We will talk more about the differences between public and private blockchains in the next section, but it is important to understand that both of these types rely on cryptography for security.

We talked about how blockchains are essentially databases for different kinds of information. Digital currencies like Bitcoin use blockchain to keep track of transaction information, but there are different use-cases for blockchains in many other sectors.

One constant with blockchains is the structure of the database: as the name blockchain implies, blockchain databases are made of blocks of data chained to each other in a linear fashion. That means that the information on one block is logically and cryptographically consistent with the previous block on the blockchain. If someone tries to change the contents of a block in the blockchain, they wouldn’t be able to succeed unless they changed all the previous blocks as well because each block contains the digital signature of the previous block.

Therefore, changing the contents of a single block on the blockchain requires changing the entirety of the blockchain. Only an entity with 51% of the whole blockchain’s network power can accomplish such a change. Public blockchains are by nature decentralized and they are mostly protected from a 51% attack, though some smaller networks can be vulnerable to these attacks if their network isn’t decentralized enough.

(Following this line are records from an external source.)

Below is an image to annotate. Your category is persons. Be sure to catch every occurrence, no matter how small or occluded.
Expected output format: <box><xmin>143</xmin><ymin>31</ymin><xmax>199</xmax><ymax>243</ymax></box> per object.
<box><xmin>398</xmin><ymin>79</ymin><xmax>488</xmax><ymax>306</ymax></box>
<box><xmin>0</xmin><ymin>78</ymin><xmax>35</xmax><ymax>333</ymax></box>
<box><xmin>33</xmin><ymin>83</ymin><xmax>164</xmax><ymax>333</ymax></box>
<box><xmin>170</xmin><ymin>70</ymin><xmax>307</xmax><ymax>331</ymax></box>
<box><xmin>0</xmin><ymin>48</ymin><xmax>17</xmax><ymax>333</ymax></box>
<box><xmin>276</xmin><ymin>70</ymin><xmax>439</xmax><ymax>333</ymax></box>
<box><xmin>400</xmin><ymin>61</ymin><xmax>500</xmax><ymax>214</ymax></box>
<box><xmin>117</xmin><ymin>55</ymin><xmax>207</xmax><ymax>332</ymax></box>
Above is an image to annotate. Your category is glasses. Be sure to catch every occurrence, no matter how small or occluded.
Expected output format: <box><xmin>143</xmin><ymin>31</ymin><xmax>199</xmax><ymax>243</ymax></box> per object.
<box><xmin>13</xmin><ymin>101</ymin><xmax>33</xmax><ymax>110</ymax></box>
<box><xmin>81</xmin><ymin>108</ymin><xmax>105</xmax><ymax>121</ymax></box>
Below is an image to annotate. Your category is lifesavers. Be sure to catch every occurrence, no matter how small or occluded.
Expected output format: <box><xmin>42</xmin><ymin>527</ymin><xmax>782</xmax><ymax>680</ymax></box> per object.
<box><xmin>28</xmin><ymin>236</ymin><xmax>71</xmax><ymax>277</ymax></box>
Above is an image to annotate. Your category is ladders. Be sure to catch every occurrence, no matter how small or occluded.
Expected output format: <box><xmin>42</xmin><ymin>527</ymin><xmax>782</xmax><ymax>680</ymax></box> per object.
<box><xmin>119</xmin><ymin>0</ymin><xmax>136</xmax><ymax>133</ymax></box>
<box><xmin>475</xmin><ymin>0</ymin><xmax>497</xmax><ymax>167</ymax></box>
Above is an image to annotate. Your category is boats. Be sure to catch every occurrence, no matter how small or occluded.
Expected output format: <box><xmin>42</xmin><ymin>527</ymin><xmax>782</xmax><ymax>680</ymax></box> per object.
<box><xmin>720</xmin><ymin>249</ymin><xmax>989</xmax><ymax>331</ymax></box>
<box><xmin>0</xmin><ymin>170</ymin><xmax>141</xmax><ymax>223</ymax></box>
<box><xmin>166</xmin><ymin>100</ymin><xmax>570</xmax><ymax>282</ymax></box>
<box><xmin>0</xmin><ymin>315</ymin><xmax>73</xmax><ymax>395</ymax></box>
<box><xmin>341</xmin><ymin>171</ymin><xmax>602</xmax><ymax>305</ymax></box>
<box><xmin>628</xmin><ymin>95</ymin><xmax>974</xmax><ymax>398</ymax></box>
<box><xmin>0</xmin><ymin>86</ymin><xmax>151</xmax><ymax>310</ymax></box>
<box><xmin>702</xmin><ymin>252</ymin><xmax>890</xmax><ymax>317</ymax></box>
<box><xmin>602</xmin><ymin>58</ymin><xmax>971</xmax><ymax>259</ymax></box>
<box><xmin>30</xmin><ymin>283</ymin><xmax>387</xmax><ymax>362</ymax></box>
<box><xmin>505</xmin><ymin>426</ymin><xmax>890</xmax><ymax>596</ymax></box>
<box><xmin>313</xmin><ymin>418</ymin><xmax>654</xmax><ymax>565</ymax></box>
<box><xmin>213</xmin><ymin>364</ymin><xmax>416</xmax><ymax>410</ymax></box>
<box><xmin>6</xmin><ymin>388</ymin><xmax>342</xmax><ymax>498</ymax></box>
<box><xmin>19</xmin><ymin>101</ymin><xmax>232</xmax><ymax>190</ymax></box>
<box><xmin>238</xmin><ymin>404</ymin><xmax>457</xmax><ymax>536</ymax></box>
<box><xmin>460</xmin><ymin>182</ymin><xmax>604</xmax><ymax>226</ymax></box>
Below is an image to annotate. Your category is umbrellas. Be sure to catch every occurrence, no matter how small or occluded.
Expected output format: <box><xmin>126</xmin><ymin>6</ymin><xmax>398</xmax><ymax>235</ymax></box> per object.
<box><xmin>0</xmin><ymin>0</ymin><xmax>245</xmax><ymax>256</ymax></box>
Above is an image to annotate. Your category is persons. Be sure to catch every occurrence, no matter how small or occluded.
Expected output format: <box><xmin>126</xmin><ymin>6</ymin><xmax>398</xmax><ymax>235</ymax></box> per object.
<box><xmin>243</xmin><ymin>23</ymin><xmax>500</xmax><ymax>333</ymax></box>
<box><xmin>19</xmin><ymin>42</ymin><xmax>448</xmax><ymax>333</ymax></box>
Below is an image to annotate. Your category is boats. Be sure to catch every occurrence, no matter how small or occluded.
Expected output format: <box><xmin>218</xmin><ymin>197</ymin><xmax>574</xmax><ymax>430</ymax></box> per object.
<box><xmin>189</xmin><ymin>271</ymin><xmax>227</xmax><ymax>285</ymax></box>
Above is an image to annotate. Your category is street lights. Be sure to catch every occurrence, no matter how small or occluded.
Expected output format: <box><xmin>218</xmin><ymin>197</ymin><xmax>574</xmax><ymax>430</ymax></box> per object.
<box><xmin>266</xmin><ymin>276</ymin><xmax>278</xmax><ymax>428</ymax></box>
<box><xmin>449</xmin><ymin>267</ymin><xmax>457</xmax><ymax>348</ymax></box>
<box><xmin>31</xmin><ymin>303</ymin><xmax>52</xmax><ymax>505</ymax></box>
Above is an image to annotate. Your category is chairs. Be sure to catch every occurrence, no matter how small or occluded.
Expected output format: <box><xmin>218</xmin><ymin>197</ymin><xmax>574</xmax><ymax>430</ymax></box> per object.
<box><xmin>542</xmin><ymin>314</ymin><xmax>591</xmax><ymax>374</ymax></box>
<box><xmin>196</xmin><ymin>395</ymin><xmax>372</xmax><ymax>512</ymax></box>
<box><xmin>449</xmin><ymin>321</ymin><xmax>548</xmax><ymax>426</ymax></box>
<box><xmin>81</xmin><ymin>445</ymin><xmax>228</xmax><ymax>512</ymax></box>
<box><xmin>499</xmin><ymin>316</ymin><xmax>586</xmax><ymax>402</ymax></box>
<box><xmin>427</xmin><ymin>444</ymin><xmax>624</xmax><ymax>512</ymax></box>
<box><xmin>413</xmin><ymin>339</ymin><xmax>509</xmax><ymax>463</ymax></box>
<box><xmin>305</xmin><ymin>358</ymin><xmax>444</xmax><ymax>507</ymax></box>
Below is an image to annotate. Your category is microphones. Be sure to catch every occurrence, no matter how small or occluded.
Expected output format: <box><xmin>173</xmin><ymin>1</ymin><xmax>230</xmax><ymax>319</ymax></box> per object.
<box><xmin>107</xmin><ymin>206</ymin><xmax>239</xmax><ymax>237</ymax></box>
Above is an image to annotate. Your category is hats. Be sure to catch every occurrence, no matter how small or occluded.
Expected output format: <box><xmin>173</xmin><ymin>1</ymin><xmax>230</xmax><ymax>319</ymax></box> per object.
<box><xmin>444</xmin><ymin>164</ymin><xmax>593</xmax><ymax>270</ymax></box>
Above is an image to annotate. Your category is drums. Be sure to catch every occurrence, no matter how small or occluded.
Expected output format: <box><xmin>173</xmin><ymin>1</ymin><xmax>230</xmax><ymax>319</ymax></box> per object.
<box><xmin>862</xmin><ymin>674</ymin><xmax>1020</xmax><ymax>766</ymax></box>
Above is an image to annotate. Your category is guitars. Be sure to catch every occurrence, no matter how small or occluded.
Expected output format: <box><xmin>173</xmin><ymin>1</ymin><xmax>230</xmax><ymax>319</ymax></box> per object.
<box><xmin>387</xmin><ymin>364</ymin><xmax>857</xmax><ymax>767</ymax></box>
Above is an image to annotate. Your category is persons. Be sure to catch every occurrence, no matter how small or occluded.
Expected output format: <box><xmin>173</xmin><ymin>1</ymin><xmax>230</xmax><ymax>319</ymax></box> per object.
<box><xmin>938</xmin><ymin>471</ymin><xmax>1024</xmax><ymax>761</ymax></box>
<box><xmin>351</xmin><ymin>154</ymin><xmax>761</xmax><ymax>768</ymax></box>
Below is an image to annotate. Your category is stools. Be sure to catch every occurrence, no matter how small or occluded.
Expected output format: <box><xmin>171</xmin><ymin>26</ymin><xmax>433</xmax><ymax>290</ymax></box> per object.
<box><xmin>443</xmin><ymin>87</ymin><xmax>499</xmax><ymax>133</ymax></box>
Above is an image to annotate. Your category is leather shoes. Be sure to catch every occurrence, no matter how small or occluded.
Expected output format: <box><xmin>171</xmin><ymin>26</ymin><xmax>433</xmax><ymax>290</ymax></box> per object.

What Are the Different Kinds of Blockchains?

There are four main types of blockchains. While Bitcoin and most other digital cryptocurrencies use public blockchains, there are also private, permissioned, and consortium blockchains used for different purposes.

Public blockchains are typically permissionless and trustless systems. Anyone can participate in the blockchain as long as they have the necessary resources. These blockchains depend on cryptographic consensus mechanisms and decentralized networks for activity and security.

Private blockchains are owned by private third parties and they have security measures such as access control, monitoring, and internal control features. Typically, there is a central authority that manages the network and decides who can add and validate the blockchain data.

Both public and private blockchains can also be permissioned blockchains. There are certain restrictions on who can add data to the blockchain on permissioned blockchains.

Lastly, there are also consortium blockchains in which multiple organizations (such as banks, insurers, markets, tech companies, and so on) can manage a blockchain together. Consortium members share the responsibility of running the blockchain by defining and enforcing rules about who can participate in the blockchain.

A Few Words Before You Go…

Blockchains are cryptographic databases for collecting and keeping information among multiple participants. While they first became popular for running decentralized cryptocurrencies, they are now used in many different industries for different purposes (including but not limited to banking, insurance, healthcare, and entertainment). Blockchains offer a way of secure, traceable and transparent data collection for public and private organizations.